Lean and spiky with the rasping voice of a true blues man … that’s the Rod Stewart I remember. More than 30 years ago…

SINGER ROLLS OUT HIT AFTER HIT AFTER HIT… Rod Stewart Nottingham Arena. Hot Rod turns back the years!

Lean and spiky with the rasping voice of a true blues man … that’s the Rod Stewart I remember. More than 30 years ago, Rod cut his musical teeth playing with the likes of Jeff Beck when he was a regular visitor to the Trentside boat clubs. But those days are long gone. Now he makes more headlines off stage than on and his material is no longer from the delta or the back streets of Chicago.

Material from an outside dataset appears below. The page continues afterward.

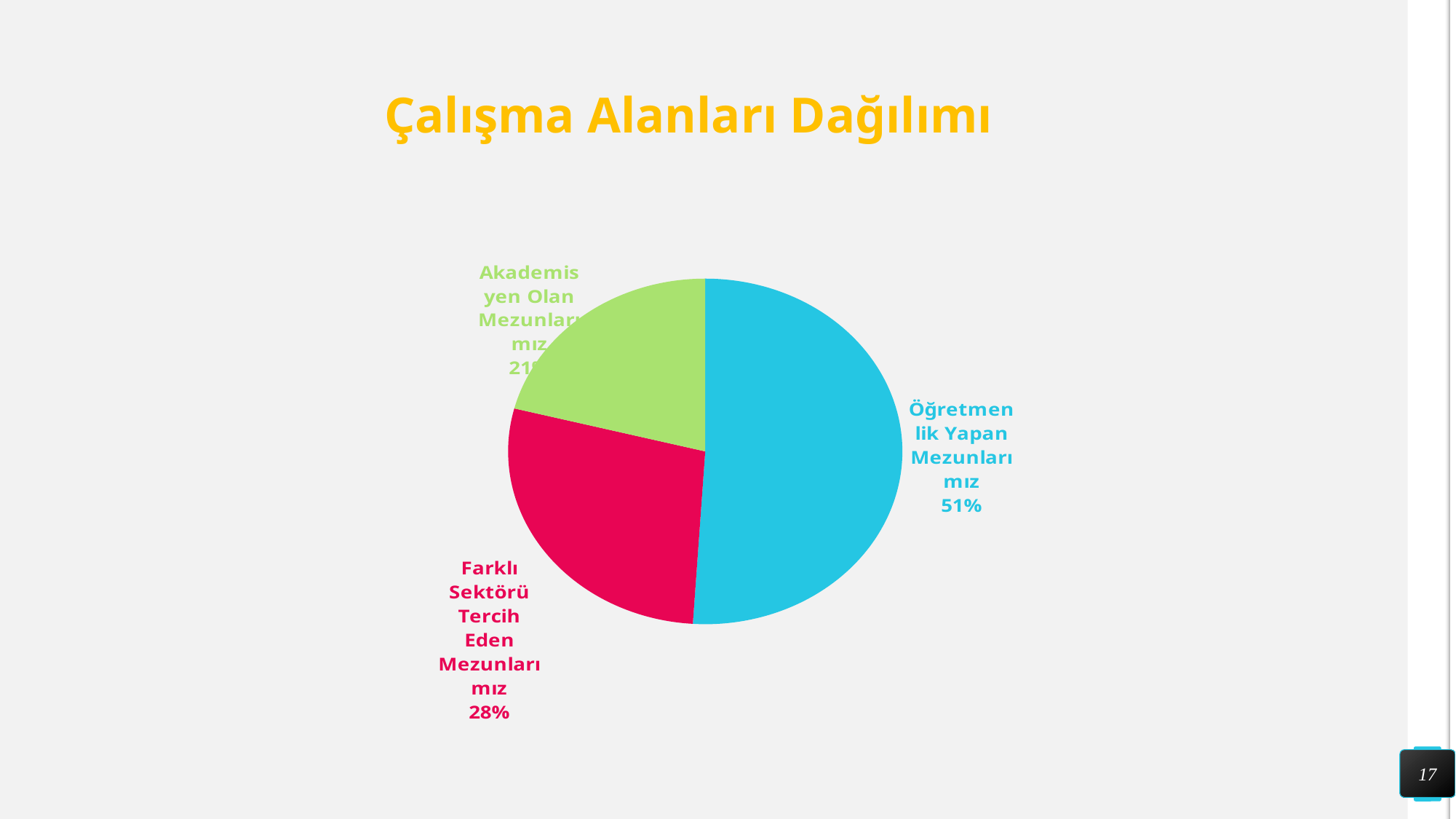
Which category has the largest share of the pie? Öğretmenlik Yapan Mezunlarımız What percentage of the pie is 'Öğretmenlik Yapan Mezunlarımız'? 51% What percentage of the pie is 'Farklı Sektörü Tercih Eden Mezunlarımız'? 28% Which category has the smallest share of the pie? Akademisyen Olan Mezunlarımız Which is larger: the share for 'Öğretmenlik Yapan Mezunlarımız' or for 'Farklı Sektörü Tercih Eden Mezunlarımız'? Öğretmenlik Yapan Mezunlarımız How many slices does the pie chart have? 3 What is the title of the chart? Çalışma Alanları Dağılımı What colour is the slice for 'Farklı Sektörü Tercih Eden Mezunlarımız'? Red (pink) What is the difference in percentage points between 'Öğretmenlik Yapan Mezunlarımız' and 'Farklı Sektörü Tercih Eden Mezunlarımız'? 23 Does 'Öğretmenlik Yapan Mezunlarımız' account for more or less than half of the pie? More What kind of chart is shown on the slide? Pie chart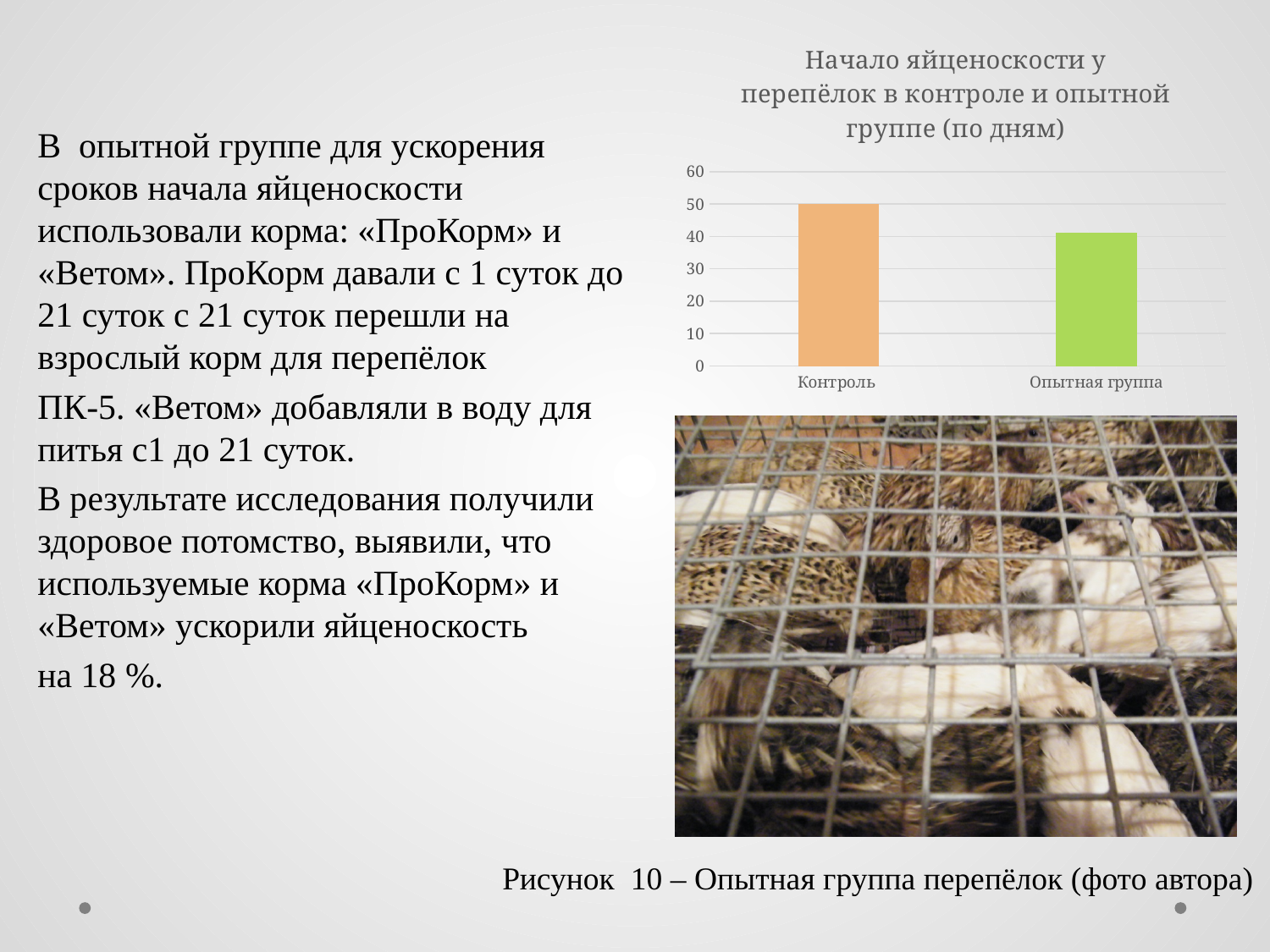
What kind of chart is shown on the slide? bar chart How many categories are shown on the x axis of the chart? 2 Which is larger, the value for Контроль or the value for Опытная группа? Контроль Which category has the lowest bar in the chart? Опытная группа Is the value for Опытная группа greater or less than 50? less Which category has the highest bar in the chart? Контроль What is the value for Контроль in the chart? 50 Do the values rise or fall from left to right along the x axis? fall Is the value for Контроль greater or less than 40? greater What is the title of the chart? Начало яйценоскости у перепёлок в контроле и опытной группе (по дням) What colour is the bar for Опытная группа? green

So I was prepared to be disappointed when I joined the faithful with their tartan scarves and Celtic shirts on Saturday.

Well, I have to admit was I wrong.

I should have realised that you don’t spend the best part of four decades on stages around the world without learning how to deliver a performance, how to work an audience and how to squeeze every last ounce of emotion out of songs, some of which, in other hands, might veer towards the bland.

Rod proved as much with a stunning show: more than two hours of wall-to-wall hits.

From the moment he walked on stage to an ear-splitting roar, milking every moment of the acclaim, he never let the pace drop.

This was a celebration of every solo hit record he has had … and a couple of Faces’ classics thrown in for good measure. Handbags and Gladrags was the opener and already the crowd were in fine voice. A bluesy First Cut Is The Deepest, Rhythm of the Heart, Someone Like You and, harking back to his first timeless solo album, Every Picture Tells A Story, quickly followed.

The Faces’ rocker Stay With Me gave his backing band, which included a string quartet dressed up as St Trinian’s girls, the chance to show off their musical dexterity while Rod displayed some neat soccer skills, hammering around two dozen signed footballs into the audience.

The high point came with Maggie May when Rod walked away from the mike and allowed Nottingham to sing solo. Around 9,000 word-perfect voices in something like harmony tends to create a very special atmosphere.

For an encore he chose Sailing. The audience, to a man and woman, raised their arms and tried to raise the roof.

It was all over too soon. “I”m playing football at 10.30 in the morning,” he said. And with a wave he was gone. Still one of the lads is Rod.